Exercise —
In the records, find each line where "deer" occurs, and copy it.

[Stored items]
·····

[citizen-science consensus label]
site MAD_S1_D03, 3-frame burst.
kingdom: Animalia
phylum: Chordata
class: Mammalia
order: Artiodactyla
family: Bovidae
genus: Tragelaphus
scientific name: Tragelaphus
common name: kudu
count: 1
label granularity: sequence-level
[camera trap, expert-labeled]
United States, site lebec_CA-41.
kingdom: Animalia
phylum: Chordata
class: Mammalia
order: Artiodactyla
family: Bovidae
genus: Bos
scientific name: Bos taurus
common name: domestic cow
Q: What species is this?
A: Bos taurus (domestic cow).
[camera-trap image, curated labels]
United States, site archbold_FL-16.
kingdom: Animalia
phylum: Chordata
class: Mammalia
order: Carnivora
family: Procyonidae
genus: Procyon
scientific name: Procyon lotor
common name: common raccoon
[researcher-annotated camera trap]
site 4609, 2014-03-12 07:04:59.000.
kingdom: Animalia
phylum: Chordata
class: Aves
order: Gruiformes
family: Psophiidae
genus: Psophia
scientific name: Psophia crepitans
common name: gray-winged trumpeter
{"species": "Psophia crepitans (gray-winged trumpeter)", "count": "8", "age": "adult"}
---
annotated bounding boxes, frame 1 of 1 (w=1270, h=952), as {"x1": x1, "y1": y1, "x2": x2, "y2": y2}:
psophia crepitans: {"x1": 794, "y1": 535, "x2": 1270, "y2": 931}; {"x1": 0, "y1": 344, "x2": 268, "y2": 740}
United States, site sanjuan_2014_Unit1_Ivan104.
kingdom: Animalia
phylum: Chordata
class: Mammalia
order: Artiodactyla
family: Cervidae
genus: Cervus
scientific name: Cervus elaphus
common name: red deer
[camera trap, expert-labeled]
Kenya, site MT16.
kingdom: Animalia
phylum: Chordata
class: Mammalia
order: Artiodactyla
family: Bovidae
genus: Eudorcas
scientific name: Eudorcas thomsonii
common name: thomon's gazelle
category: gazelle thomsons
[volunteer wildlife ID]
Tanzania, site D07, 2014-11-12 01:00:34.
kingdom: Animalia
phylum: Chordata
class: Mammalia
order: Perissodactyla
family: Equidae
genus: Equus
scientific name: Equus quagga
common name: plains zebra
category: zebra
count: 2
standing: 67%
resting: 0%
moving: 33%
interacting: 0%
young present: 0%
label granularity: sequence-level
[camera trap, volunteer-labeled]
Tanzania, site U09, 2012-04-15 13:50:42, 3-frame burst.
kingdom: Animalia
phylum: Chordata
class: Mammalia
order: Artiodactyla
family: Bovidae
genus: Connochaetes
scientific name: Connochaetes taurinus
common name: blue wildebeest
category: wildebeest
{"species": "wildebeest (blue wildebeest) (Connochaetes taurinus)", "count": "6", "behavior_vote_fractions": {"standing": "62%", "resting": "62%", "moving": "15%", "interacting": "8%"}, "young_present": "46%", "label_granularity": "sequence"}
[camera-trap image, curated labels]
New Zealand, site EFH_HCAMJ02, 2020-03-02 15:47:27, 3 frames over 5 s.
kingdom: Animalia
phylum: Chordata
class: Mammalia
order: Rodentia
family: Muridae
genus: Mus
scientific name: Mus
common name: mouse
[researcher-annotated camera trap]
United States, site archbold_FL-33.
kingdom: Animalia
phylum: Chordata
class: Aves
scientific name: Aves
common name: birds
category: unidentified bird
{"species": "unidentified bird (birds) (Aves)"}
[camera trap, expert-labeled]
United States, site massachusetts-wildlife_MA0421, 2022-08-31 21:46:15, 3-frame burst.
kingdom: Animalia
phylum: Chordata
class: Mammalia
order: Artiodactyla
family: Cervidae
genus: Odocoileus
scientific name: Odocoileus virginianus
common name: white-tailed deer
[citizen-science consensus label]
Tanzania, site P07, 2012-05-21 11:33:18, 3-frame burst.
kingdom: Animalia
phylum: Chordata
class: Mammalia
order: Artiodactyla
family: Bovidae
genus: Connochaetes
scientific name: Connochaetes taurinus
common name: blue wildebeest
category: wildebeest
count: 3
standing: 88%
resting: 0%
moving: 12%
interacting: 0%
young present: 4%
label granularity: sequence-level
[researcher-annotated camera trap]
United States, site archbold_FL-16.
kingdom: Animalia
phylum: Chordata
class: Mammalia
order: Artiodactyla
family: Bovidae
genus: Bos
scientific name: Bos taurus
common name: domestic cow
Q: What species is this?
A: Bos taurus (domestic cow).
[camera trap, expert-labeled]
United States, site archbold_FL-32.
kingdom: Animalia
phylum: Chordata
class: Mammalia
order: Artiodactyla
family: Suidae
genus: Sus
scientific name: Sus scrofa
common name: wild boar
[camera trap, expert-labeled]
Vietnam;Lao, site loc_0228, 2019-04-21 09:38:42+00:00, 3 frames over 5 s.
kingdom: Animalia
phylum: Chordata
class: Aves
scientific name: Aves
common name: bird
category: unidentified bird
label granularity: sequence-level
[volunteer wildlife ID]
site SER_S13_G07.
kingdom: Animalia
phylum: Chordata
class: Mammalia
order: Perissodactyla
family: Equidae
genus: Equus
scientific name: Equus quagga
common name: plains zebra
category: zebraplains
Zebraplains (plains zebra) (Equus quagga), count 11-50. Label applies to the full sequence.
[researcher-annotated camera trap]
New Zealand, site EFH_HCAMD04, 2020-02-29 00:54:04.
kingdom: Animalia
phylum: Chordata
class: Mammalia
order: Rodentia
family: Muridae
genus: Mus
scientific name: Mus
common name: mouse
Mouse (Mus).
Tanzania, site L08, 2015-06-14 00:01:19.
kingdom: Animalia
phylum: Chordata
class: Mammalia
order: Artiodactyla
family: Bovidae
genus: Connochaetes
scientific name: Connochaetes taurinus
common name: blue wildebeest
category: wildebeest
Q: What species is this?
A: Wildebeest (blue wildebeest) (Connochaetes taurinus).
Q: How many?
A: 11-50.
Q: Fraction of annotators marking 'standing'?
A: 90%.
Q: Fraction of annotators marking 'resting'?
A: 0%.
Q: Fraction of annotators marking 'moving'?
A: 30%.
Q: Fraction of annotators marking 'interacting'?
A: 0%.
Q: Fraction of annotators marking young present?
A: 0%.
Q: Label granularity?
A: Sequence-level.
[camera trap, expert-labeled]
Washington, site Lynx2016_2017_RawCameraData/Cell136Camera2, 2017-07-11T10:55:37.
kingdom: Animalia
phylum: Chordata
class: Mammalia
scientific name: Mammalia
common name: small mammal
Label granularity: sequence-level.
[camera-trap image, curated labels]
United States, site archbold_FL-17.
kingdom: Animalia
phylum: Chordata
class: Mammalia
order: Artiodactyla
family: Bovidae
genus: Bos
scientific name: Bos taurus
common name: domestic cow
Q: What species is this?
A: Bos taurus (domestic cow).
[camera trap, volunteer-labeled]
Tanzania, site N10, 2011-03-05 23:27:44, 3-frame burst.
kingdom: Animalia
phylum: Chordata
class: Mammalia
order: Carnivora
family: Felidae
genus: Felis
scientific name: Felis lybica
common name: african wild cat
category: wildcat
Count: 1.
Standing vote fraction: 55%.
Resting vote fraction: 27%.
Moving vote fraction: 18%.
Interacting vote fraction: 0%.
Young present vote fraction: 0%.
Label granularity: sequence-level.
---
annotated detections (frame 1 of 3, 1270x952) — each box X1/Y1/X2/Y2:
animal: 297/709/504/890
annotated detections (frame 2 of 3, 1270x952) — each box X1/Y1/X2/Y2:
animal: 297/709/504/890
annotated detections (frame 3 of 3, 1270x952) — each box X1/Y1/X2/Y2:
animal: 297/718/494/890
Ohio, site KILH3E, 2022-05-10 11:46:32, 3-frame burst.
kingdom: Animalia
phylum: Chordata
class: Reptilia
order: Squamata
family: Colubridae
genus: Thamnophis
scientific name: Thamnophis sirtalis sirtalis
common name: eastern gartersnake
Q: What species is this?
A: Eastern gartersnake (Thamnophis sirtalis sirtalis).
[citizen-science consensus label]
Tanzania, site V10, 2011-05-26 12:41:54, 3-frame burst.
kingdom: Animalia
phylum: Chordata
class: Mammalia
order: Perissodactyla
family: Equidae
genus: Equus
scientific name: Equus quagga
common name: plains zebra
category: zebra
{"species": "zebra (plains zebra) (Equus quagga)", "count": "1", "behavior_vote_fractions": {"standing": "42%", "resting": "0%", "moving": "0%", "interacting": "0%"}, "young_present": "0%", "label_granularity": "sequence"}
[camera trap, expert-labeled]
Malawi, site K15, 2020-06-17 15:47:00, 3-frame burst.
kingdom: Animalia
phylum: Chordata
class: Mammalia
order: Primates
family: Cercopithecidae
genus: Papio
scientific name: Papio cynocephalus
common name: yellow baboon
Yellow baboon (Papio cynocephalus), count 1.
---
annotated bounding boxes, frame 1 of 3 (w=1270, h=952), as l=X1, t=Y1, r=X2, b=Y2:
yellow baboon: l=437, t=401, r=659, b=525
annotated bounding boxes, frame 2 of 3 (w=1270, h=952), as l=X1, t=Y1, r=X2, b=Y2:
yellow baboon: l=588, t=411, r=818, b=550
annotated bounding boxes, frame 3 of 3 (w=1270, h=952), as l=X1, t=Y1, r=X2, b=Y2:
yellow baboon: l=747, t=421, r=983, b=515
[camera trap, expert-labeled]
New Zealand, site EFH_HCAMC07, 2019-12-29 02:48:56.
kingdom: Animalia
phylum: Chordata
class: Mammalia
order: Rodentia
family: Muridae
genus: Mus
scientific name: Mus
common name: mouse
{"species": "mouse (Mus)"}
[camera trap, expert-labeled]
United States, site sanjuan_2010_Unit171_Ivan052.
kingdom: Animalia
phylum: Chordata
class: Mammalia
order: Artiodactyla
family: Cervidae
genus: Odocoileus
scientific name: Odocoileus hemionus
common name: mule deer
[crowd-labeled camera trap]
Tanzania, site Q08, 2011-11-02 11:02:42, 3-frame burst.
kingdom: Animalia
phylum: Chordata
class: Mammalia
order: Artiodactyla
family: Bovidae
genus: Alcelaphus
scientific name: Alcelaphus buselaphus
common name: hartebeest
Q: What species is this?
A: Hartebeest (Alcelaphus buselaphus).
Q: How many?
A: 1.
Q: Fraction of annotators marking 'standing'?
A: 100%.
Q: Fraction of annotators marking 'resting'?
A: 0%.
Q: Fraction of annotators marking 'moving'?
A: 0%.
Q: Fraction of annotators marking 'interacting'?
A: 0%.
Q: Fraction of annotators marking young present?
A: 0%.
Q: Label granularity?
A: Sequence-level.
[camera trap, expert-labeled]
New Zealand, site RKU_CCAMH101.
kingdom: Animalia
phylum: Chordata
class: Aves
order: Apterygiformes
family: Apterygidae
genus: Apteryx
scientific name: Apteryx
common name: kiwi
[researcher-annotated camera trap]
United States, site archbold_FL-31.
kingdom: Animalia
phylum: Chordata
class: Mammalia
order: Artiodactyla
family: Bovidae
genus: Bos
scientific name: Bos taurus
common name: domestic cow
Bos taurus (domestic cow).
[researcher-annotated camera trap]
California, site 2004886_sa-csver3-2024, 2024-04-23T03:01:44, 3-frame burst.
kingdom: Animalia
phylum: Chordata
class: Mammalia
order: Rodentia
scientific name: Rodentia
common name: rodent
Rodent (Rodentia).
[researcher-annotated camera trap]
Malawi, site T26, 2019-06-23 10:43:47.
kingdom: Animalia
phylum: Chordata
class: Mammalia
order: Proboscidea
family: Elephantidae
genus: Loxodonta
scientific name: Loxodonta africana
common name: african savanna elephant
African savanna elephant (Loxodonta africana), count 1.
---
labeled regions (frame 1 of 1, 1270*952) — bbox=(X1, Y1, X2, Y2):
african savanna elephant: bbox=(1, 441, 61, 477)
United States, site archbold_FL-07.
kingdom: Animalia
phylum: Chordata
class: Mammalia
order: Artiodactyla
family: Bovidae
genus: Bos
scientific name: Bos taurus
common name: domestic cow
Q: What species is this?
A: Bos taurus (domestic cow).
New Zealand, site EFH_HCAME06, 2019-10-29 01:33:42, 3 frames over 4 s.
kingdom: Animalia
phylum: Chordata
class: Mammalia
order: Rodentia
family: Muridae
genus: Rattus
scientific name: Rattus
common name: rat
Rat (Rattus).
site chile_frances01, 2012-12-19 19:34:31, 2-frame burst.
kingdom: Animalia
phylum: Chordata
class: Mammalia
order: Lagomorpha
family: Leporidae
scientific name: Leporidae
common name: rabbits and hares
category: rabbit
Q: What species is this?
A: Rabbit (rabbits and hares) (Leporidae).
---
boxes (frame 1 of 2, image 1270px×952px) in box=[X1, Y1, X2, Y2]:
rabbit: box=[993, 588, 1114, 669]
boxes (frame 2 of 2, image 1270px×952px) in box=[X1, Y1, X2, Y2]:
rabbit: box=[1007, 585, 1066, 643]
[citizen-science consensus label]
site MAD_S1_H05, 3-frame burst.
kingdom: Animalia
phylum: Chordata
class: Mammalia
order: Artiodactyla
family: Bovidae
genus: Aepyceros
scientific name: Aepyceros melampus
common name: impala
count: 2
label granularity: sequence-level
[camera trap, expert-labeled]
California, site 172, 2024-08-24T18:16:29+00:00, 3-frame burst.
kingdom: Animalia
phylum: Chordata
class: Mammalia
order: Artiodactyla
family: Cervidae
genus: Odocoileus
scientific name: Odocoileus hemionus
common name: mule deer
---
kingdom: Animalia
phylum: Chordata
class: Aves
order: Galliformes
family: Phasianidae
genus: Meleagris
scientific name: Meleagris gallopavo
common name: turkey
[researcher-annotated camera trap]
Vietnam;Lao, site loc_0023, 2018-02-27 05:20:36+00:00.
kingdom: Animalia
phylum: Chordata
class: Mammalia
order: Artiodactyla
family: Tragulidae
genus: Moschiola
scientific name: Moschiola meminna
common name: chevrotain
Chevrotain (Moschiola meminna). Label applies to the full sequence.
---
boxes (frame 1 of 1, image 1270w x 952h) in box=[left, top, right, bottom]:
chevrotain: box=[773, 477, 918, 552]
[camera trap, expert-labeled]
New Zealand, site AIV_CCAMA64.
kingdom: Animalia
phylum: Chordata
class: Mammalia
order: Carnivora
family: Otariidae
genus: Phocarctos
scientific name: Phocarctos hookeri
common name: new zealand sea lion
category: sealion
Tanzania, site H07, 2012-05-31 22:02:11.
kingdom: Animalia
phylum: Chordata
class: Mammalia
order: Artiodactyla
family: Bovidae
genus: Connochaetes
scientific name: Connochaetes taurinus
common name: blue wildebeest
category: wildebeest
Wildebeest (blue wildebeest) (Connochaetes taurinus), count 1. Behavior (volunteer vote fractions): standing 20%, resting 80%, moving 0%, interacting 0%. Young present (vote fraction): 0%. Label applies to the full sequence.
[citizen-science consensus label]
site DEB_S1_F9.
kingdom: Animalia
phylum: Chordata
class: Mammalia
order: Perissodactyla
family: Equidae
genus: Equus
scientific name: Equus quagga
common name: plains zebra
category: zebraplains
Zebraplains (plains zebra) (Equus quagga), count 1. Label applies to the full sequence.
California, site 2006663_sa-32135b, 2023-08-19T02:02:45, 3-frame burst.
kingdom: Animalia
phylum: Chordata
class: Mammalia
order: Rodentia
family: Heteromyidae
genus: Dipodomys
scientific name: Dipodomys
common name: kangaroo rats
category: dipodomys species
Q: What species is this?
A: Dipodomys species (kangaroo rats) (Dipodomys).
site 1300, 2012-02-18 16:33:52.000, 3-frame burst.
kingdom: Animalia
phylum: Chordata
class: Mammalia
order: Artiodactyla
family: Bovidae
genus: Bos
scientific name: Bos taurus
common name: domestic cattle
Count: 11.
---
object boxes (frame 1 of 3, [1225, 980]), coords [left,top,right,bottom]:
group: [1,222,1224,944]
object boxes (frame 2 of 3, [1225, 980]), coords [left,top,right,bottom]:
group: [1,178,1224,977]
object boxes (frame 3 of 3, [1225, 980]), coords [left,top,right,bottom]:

·····

Written response —
common name: red deer
common name: white-tailed deer
common name: mule deer
common name: mule deer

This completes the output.